● **Отрывок**
^^^^

|
Куинджи скончался. Большой, сильный, правдивый Куинджи скончался.
«Куинджи – отныне это имя знаменито», – громко писали об Архипе Ивановиче, когда о нем высказались такие разнообразные люди, как Тургенев, Достоевский, Менделеев, Суворин, Петрушевский.
И с тех пор имя Куинджи не сходило с памяти.
Вся культурная Россия знала Куинджи. Даже нападки делали это имя еще более значительным. Знают о Куинджи – о большом, самобытном художнике. Знают, как он после неслыханного успеха прекратил выставлять; работал для себя. Знают его как друга молодежи и печальника обездоленных. Знают его как славного мечтателя в стремлении объять великое и всех примирить, отдавшего все свое миллионное состояние. Знают, какими личными лишениями это состояние было составлено. Знают его как решительного заступника за все, в чем он был уверен и в честности чего он был убежден. Знают как строгого критика; и в глубине его часто резких суждений было искреннее желание успеха всему достойному. Помнят его громкую речь и смелые доводы, заставлявшие иногда бледнеть окружающих.
Знают жизнь этого удивительного мальчика из Мариуполя, только личными силами пробившего свой широкий путь. Знают, как из тридцати поступавших в Академию один Куинджи не был принят. Знают, как Куинджи отказал Демидову, предложившему ему за 80 000 рублей повторить несколько картин. Еще жив служитель Максим, получавший рубли, лишь бы пустил стать вне очереди толпы во время выставки картин Куинджи на Морской. С доброй улыбкой все вспоминают трогательную любовь Архипа Ивановича к птицам и животным.
Около имени Куинджи всегда было много таинственного. Верилось в особую силу этого человека. Слагались целые легенды.
Если некоторые друзья Куинджи пытаются обойтись теперь без прислуги, то Куинджи без всяких проповедей всю жизнь прожил со своей супругой Верой Леонтьевной без чьих бы то ни было услуг. С особым чувством каждый из нас, подходя к дверям, слышал рояль и скрипку в квартире, где жили «двое».
Вспоминаю, каким ближе всего чувствую я Архипа Ивановича после близкого общения пятнадцати лет.

^^^^

● **Исходные данные**
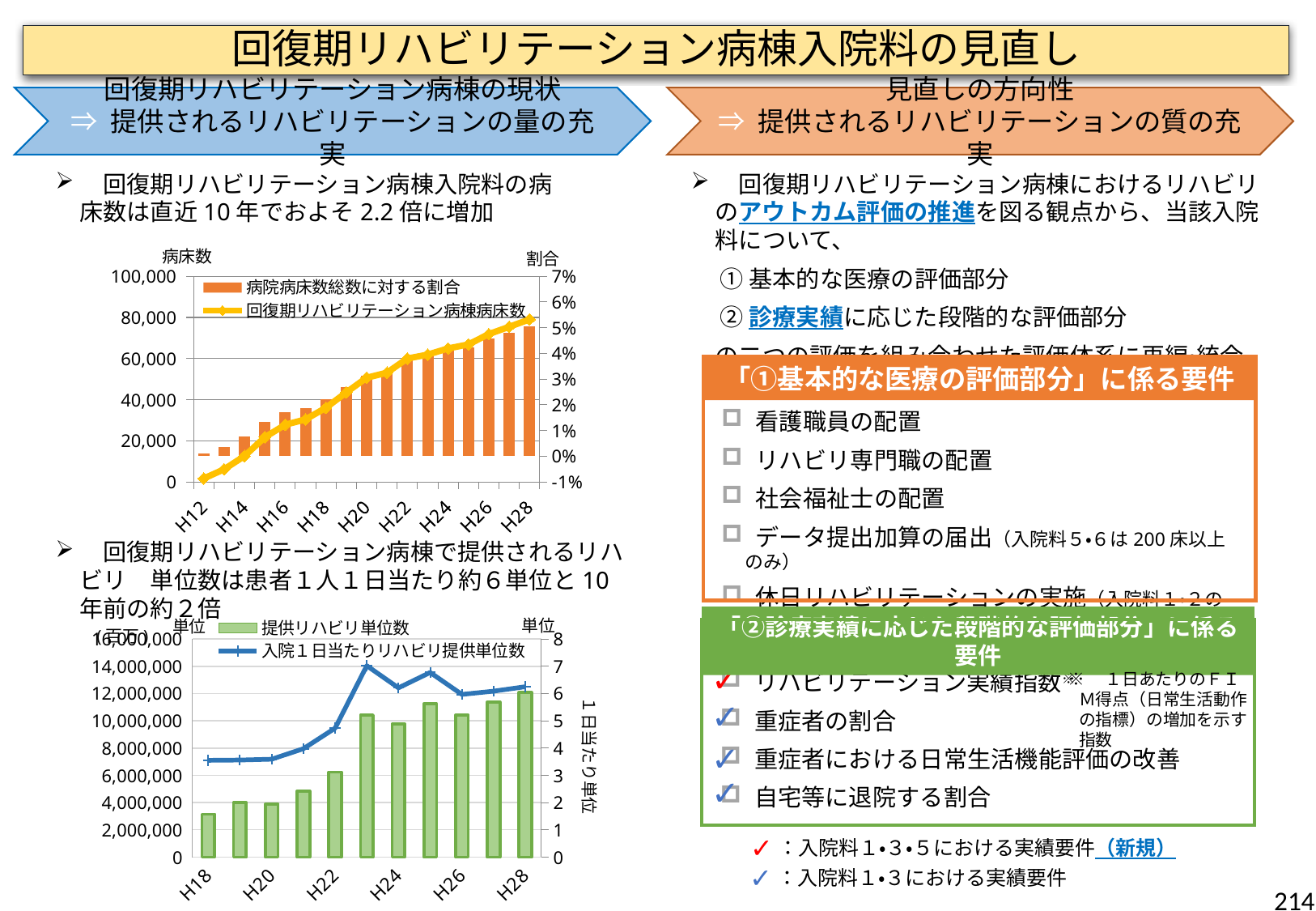
How many years (bars) are plotted in the lower-left chart (提供リハビリ単位数)? 11 In the lower-left chart, which is larger, the 提供リハビリ単位数 value for H18 or for H28? H28 In the lower-left chart, is the 提供リハビリ単位数 value for H18 greater or less than 4,000,000? less In the upper-left chart (病床数), is the 回復期リハビリテーション病棟病床数 value at H28 greater or less than 60,000? greater In the upper-left chart (病床数), does the 回復期リハビリテーション病棟病床数 line rise or fall from H12 to H28? Rises How many series does the legend of the lower-left chart (提供リハビリ単位数) list? 2 How many series does the legend of the upper-left chart (病床数) list? 2 In the upper-left chart (病床数), which year has the highest 回復期リハビリテーション病棟病床数 value? H28 In the lower-left chart, is the 提供リハビリ単位数 value for H28 greater or less than 10,000,000? greater What kind of chart is the upper chart on the left side of the slide (病床数)? A combined bar and line chart In the lower-left chart, which year has the highest 入院１日当たりリハビリ提供単位数 value? H23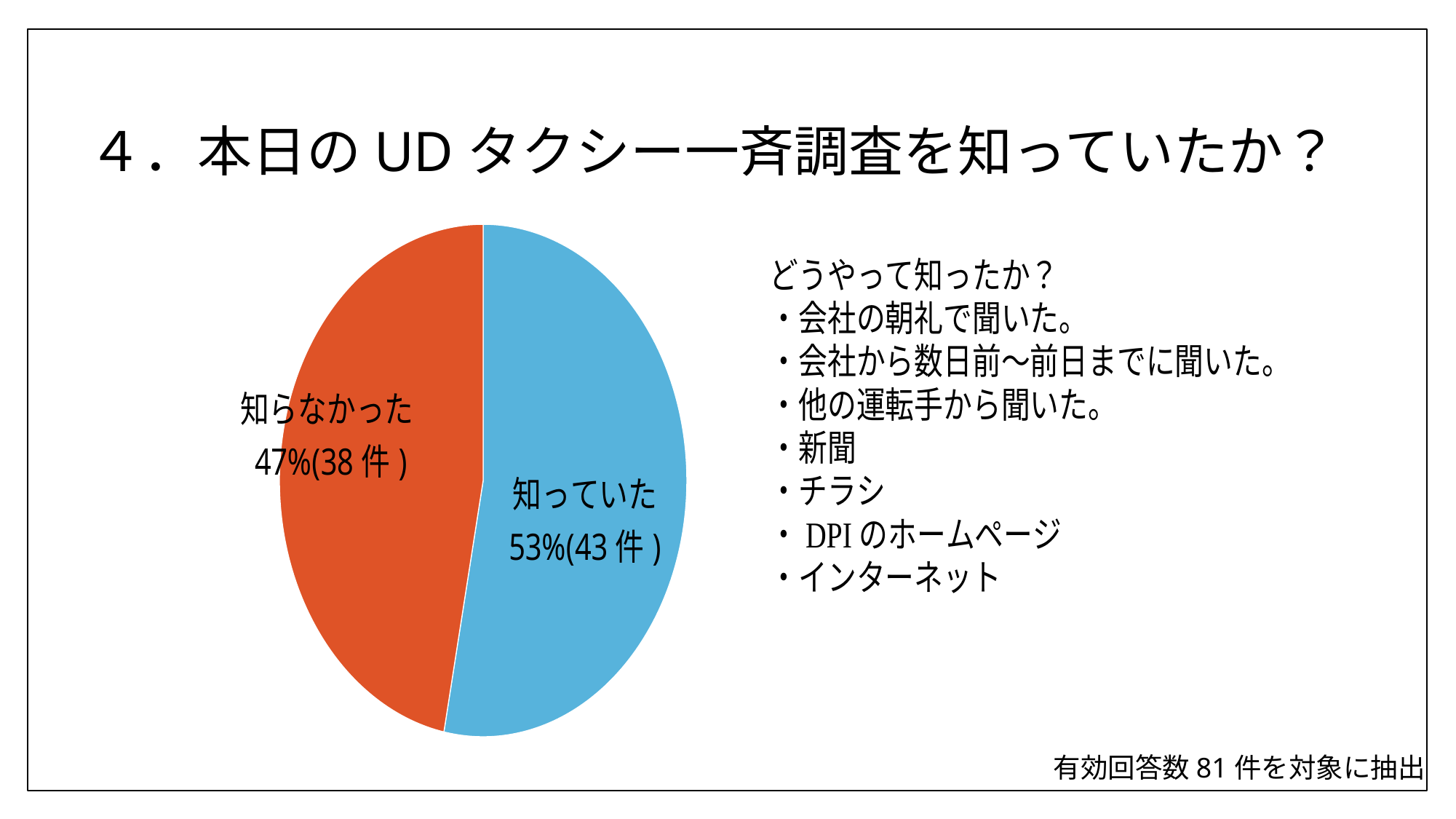
How many slices does the pie chart have? 2 What percentage of respondents answered 知っていた? 53% Which has more responses, 知っていた or 知らなかった? 知っていた What is the difference in number of responses between 知っていた and 知らなかった? 5 How many responses (件) are in the 知っていた slice? 43 件 Which slice of the pie is the smallest? 知らなかった How many responses (件) are in the 知らなかった slice? 38 件 What percentage of respondents answered 知らなかった? 47% Which slice of the pie is the largest? 知っていた What kind of chart is shown on the slide? pie chart What colour is the 知っていた slice? blue What is the difference in percentage points between 知っていた and 知らなかった? 6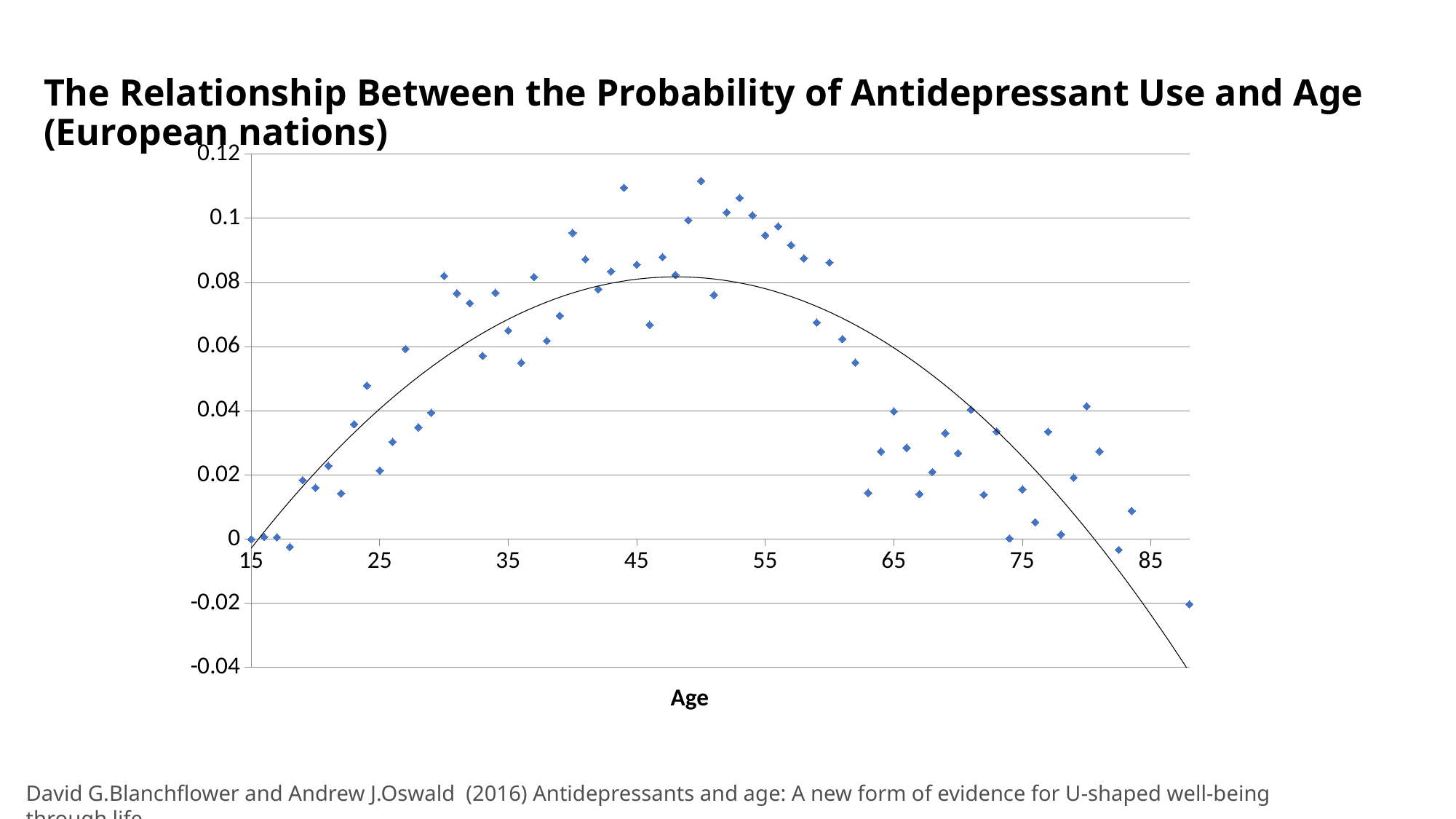
What kind of chart is shown on the slide? scatter chart Is the lowest plotted point at the youngest or the oldest age shown? oldest Between ages 15 and 45, do the plotted values generally rise or fall? rise What is the title of the x axis? Age Which has the larger plotted value, age 50 or age 75? age 50 Between ages 55 and 85, do the plotted values generally rise or fall? fall Is the plotted value at age 55 greater or less than 0.08? greater What is the highest value labelled on the y axis? 0.12 Is the plotted value at age 45 greater or less than 0.08? greater Which has the larger plotted value, age 20 or age 30? age 30 Is the plotted value at age 35 greater or less than 0.06? greater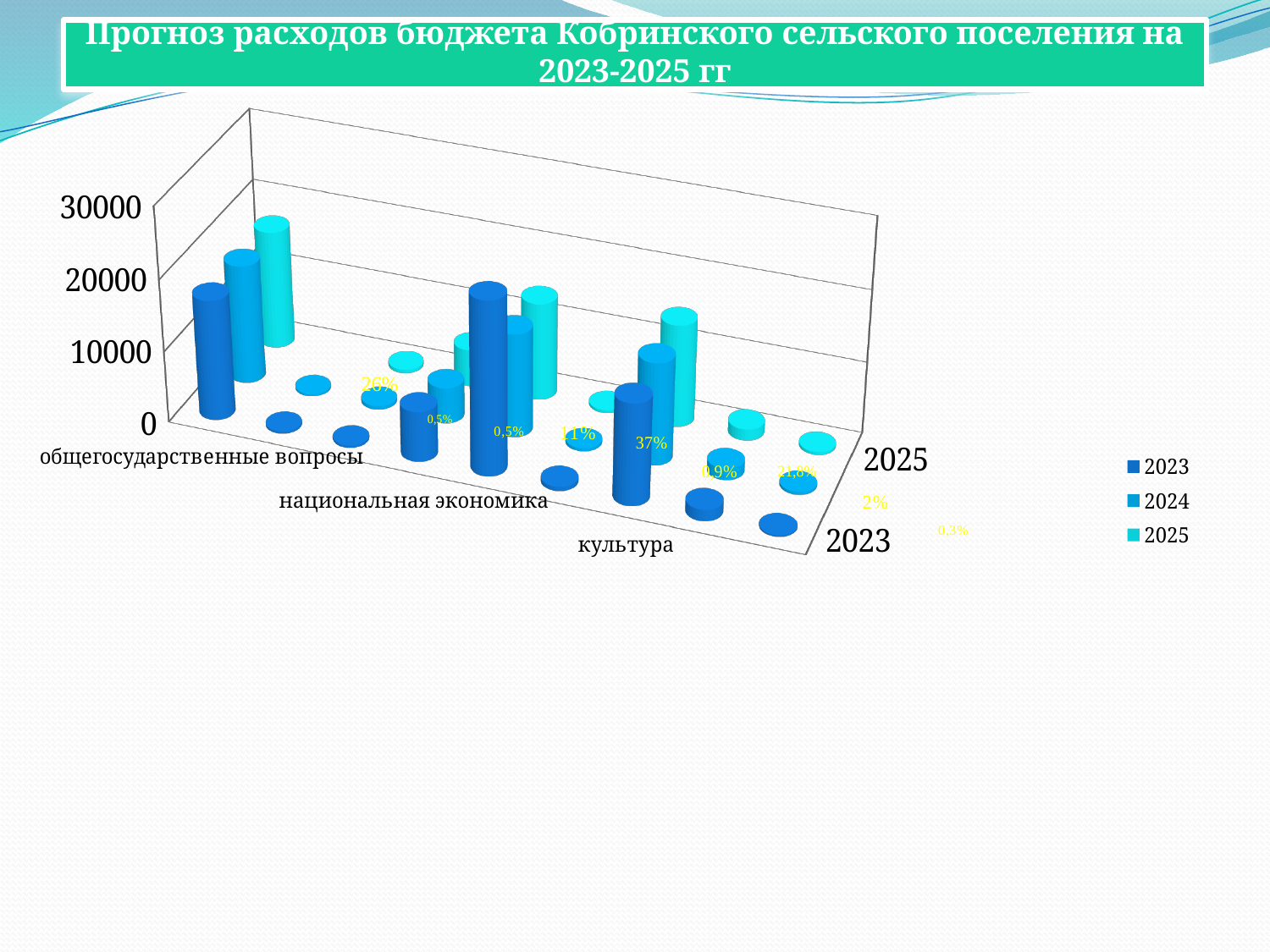
Is the 2023 value for национальная экономика greater or less than 10000? less Is the 2023 value for национальная экономика greater or less than 30000? less Is the 2023 value for культура greater or less than 10000? greater How many series does the legend list? 3 What is the title of the chart on the slide? Прогноз расходов бюджета Кобринского сельского поселения на 2023-2025 гг For 2023, which is larger: национальная экономика or культура? культура Which years are listed in the chart legend? 2023, 2024, 2025 What kind of chart is shown on the slide? bar chart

^^^^

Какую сумму, согласно отрывку о Куинджи, Демидов предлагал художнику за повторение нескольких картин?

● **Решение задания**
80 000 рублей.